> **Listed records**:

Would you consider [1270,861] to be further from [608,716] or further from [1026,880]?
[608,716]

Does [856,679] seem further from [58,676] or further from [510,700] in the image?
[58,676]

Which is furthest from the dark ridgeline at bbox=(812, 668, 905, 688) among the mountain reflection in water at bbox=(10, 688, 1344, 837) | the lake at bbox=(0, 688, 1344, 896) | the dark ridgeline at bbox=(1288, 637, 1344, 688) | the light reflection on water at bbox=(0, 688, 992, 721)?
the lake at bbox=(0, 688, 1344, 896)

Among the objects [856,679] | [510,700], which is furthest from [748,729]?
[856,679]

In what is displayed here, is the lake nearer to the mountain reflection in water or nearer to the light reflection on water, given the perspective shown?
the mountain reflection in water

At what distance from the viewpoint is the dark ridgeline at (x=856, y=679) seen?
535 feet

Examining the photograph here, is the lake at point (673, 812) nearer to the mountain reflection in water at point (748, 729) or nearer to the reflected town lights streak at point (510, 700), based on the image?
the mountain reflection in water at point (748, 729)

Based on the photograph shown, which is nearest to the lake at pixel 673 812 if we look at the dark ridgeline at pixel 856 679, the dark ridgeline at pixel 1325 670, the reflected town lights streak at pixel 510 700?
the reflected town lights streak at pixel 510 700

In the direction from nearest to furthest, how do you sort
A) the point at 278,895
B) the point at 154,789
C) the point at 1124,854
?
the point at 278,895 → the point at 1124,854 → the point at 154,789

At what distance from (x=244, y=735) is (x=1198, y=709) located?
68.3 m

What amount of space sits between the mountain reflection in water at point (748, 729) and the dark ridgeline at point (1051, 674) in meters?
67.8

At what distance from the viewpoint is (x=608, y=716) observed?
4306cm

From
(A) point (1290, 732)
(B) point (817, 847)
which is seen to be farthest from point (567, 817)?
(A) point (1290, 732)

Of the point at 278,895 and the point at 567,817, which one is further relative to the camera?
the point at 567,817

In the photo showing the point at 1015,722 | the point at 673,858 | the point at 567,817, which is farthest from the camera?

> **Problem to work on**:
Convert the records into a numbered list, from the line containing "At what distance from the viewpoint is the" through the end of the records, including both ends and leaving out blank lines.

> **Answer below**:
1. At what distance from the viewpoint is the dark ridgeline at (x=856, y=679) seen?
2. 535 feet
3. Examining the photograph here, is the lake at point (673, 812) nearer to the mountain reflection in water at point (748, 729) or nearer to the reflected town lights streak at point (510, 700), based on the image?
4. the mountain reflection in water at point (748, 729)
5. Based on the photograph shown, which is nearest to the lake at pixel 673 812 if we look at the dark ridgeline at pixel 856 679, the dark ridgeline at pixel 1325 670, the reflected town lights streak at pixel 510 700?
6. the reflected town lights streak at pixel 510 700
7. In the direction from nearest to furthest, how do you sort
8. A) the point at 278,895
9. B) the point at 154,789
10. C) the point at 1124,854
11. ?
12. the point at 278,895 → the point at 1124,854 → the point at 154,789
13. At what distance from (x=244, y=735) is (x=1198, y=709) located?
14. 68.3 m
15. What amount of space sits between the mountain reflection in water at point (748, 729) and the dark ridgeline at point (1051, 674) in meters?
16. 67.8
17. At what distance from the viewpoint is (x=608, y=716) observed?
18. 4306cm
19. From
20. (A) point (1290, 732)
21. (B) point (817, 847)
22. which is seen to be farthest from point (567, 817)?
23. (A) point (1290, 732)
24. Of the point at 278,895 and the point at 567,817, which one is further relative to the camera?
25. the point at 567,817
26. In the photo showing the point at 1015,722 | the point at 673,858 | the point at 567,817, which is farthest from the camera?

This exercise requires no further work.